Officer Mendoza testified that she reviewed recordings of telephone calls between defendant and Ulloa which were made on October 21 and October 26, 2006. Tape recordings of the telephone conversations were played for the jury. On October 21, 2006, defendant told Ulloa he wanted her to come and visit, and that he was “obligated to have [her] down [t]here every week.” During the telephone calls on October 21 and October 26, they spoke of “party balloons.” During the first call, Ulloa told defendant she already had 10 filled. Defendant wanted 10 more. During the second call, Ulloa said she had 10 filled and was working on the next 10. Officer Mendoza said defendant and Ulloa were talking in code, and that she believed defendant was saying he needed 10 balloons for the Saturday visit and 10 for the Sunday visit. During the second call, Ulloa said she was scared, and she made a comment about cutting. She also used the word “misty.” Officer Mendoza explained that the word “misty” refers to marijuana leaves, which are sticky and wet and need to be dried and cured. The officer testified that she believed Ulloa was referring to cutting the leaves from the stems of the marijuana. Defendant also told Ulloa he was going to “send $500 home.” After listening to the tapes, Officer Mendoza formed the opinion that defendant and Ulloa were planning to bring drugs into the prison. Her opinion was based on the things they were talking about, such as the party balloons, the cutting and “drying out of the misty,” and the money. Officer Mendoza also mentioned that Ulloa said the party balloons would be dangerous if children swallowed them, which caused Mendoza to believe that narcotics would be inside the balloons.

Finally, the prosecutor asked Officer Mendoza if she formed an opinion as to “what actually occurred” on October 28, 2006, between Ulloa and defendant. Officer Mendoza said: “My opinion is that she had packaged 20 balloons as he asked and even one more larger one. It’s my opinion she took in the smaller balloons on Saturday. She put them in the checker box. Mr. Mendoza took them out of the checker box, put them inside of his pants pockets, walked inside, and got something to drink with the intentions of beginning to ingest them. He was escorted to the back of visiting where he was able to dispose of them by flushing the balloons that he had in his pockets.” Defense counsel then objected “to that last statement flushing [sic] as hearsay.” The court overruled the objection and allowed Officer Mendoza to finish stating her opinion. Officer Mendoza said, “I believe that Miss Ulloa had packaged the other ten balloons per [defendant’s] request and had left them in her vehicle to be taken and secreted on her person to be brought in on the next day, Sunday, the next day of the visit so that she would be able to give those to him.”

ANALYSIS

I. Any Error in Admitting Officer Mendoza’s Testimony Was Harmless

Defendant argues that the trial court erred in admitting the conclusion of Officer Mendoza’s direct examination, during which she opined as to “‘what actually occurred’” on the date of the offense. We agree that the last portion of Officer Mendoza’s testimony was inadmissible but conclude that any error in admitting the testimony was harmless. For the same reason, we conclude that defendant has failed to demonstrate ineffective assistance of counsel (IAC).

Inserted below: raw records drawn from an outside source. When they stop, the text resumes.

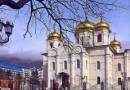 Епархия выступила против строительства крематория в Пятигорске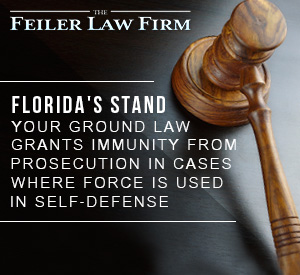 Picture of Gavel from Florida Court for Stand Your Ground Law Blog Post
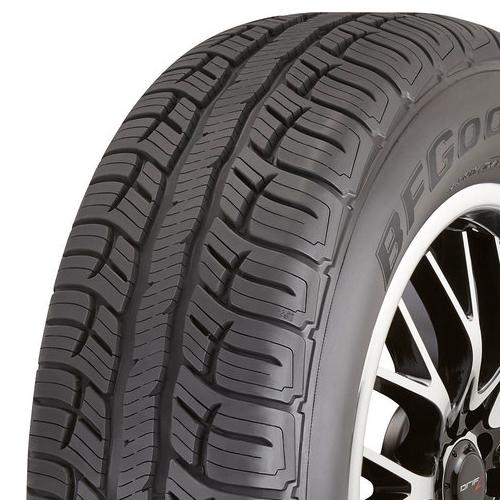 BFGoodrich Tires Advantage T/A Sport LT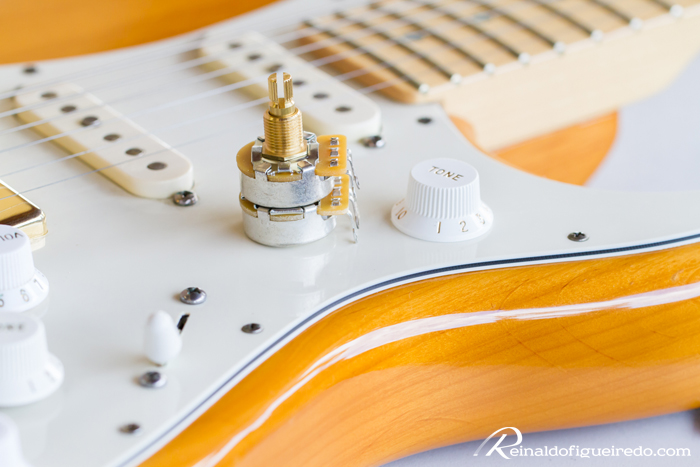 Read more about the article Fender TBX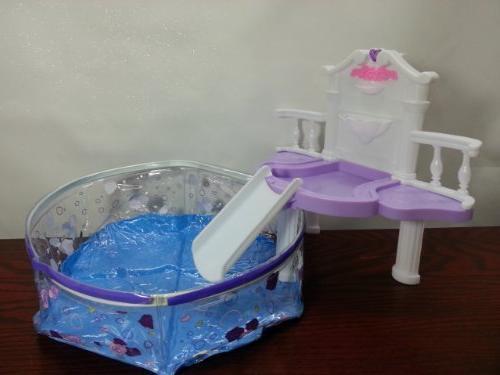 Rose Palace 2678 Water Fall Fantasy Pool Set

A. The Court Should Have Limited Officer Mendoza’s Testimony

“As a general rule, a trial court has wide discretion to admit or exclude expert testimony. [Citations.] An appellate court may not interfere with the exercise of that discretion unless it is clearly abused. [Citation.]” (People v. Page (1991) 2 Cal.App.4th 161, 187 (Page).) Here, the court should have limited Officer Mendoza’s testimony.

“A consistent line of authority in California as well as other jurisdictions holds a witness cannot express an opinion concerning the guilt or innocence of the defendant. [Citations] . . . [T]he reason for employing this rule is not because guilt is the ‘ultimate issue of fact’ to be decided by the jury. Opinion testimony often goes to the ultimate issue in the case. [Citations.] Rather, opinions on guilt or innocence are inadmissible because they are of no assistance to the trier of fact. To put it another way, the trier of fact is as competent as the witness to weigh the evidence and draw a conclusion on the issue of guilt.” (People v. Torres (1995) 33 Cal.App.4th 37, 46-47 (Torres).) Specifically, when an expert witness “testifies to conclusions which even a lay jury can draw, the expert is no longer testifying ‘on a question of science, art or trade’ in which he is more skilled than the jury. [Citation.]” (People v. Arguello (1966) 244 Cal.App.2d 413, 418, fn. omitted.)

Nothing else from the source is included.